No series of article (or book for that matter) could cover every possible situation that you can get into with computer system performance. My background includes nearly 20 years of work with systems from a VAX running VMS to more current projects which are based on Microsoft products such as .NET, Microsoft SQL Server, and Microsoft SharePoint. The concepts in this article are applicable to any complex system; however, I use the Microsoft platform including Windows, .NET, and SQL Server.
Of course, you can make decisions that will be good for performance but potentially bad for scalability—particularly around caching—however, for the most part when you improve performance you improve scalability and vice versa.
The reason for this approach is that performance is measurable. Scalability isn't measurable—or at least isn't easy to measure. As I'll discuss in the load testing section, without historic data, scalability assessments turn into educated guesses.
Network Load Balancing
Any solution of significant size will include a network load balancer. Whether that's the free Network Load Balancer (NLB) that is a part of Windows or whether it's dedicated hardware from a provider like F5 BigIP, multiple servers means balancing the load between them. It should be said that clustering, which is a fault tolerant strategy for ensuring availability is often confused with load balancing. As a general statement you load balance your application layers including web servers and set of back-end application servers and you cluster the databases. Load balancing improves reliability and scalability and clustering, in the Microsoft definition, only improves reliability.
In general, network load balancers have two basic modes. The first mode is session independent. In other words, a decision is made at the time of a request based solely on the perceived load to the servers. The server with the least perceived load gets the request.
I say perceived because the load balancer doesn't really know which server is the least busy, it can just take a guess by historic CPU time, responsiveness to requests, etc. It basically makes a guess at the right answer. Most of the time the guess is probably right but sometimes it's wrong. On the whole it works out, and generally in this mode the requests are serviced with a relatively even response time.
However, the goal of performance planning isn't generally to service all requests equally. That's like saying we want to serve everyone equally badly. In other words, if in order to serve people equally you have to serer them all poorly, then perhaps serving some folks better than others is acceptable. (You may remember Harrison Bergeron, Kurt Vonneguts story about a world where everyone was equal.) Generally speaking, the goal of any performance exercise is to service all requests with the best overall performance. This presumes that theres not an overriding factor like transaction resiliency that take precedence. So in performance tuning, the total seconds to respond should be lower, even if occasionally a request or two takes a bit longer. That's where the idea of sticky sessions—or targeted sessions —fits in.
In a sticky sessions mode, also called pinning or affinity, the load balancer ensures that a user who starts on one web server stays on that web server for their entire browsing experience except in the case of a failure of the web server. This is done a variety of different ways including by the SSL session key—which is best, or as simply as the incoming IP address.
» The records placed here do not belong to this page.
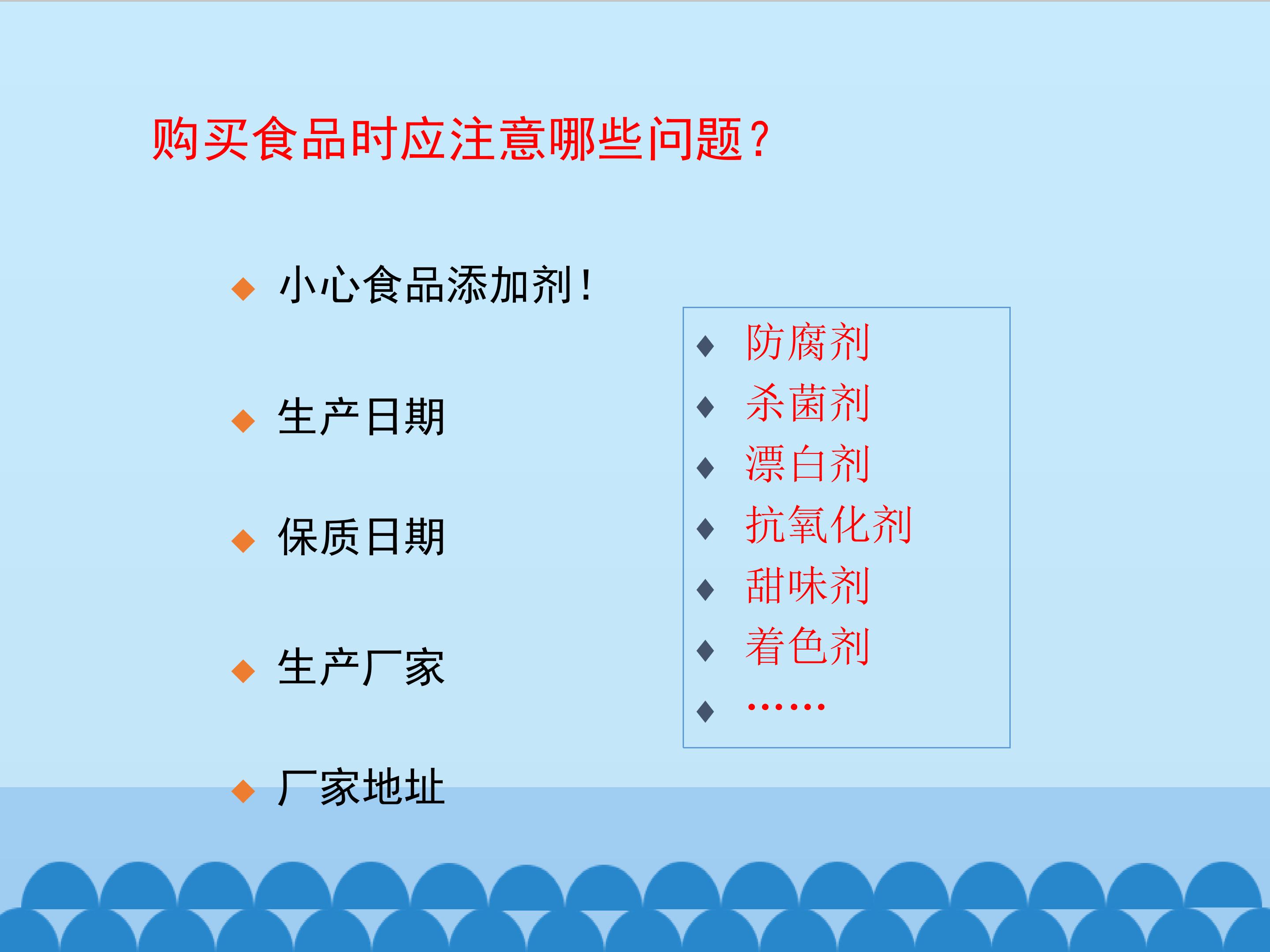 购买食品时应注意哪些问题？

◆ 小心食品添加剂！

◆ 生产日期

◆ 保质日期

◆ 生产厂家

◆ 厂家地址

◆ 防腐剂
◆ 杀菌剂
◆ 漂白剂
◆ 抗氧化剂
◆ 甜味剂
◆ 着色剂
◆ ……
So why would anyone want to do this. It would seem on the surface that distributing to the least busy server is the best answer.
The reason this isn't always the best answer is because the server that last serviced a user can cache a lot of information about that user and the content they're interested in. If Joe is looking at Product 123, then both Joe's profile and the product information for product 123 are likely going to be cached at some level on the server that Joe last used. This means that the next request can best —as in with less resources—be serviced by the last server Joe was on—not a different server in the farm. This reduces the workload for servicing Joe's request and in aggregate across thousands of requests reduces the overall load of the servers and the supporting infrastructure.
If you can accept that you want sticky sessions, despite the natural inclination that you want to spread requests equally between a set of servers, then you have a foundation to be able to make some intelligent choices about what has to be persisted about a session and where it needs to be persisted to be protected. You have the ability to decide whether to persist session data in memory on the server a user is on, store the session information in a database, or transmit it back and forth as a part of the page. Deciding that you want sticky sessions can also impact your caching strategies because you may be less concerned with managing distributed cache issues if users will be on the same server for all of their requests.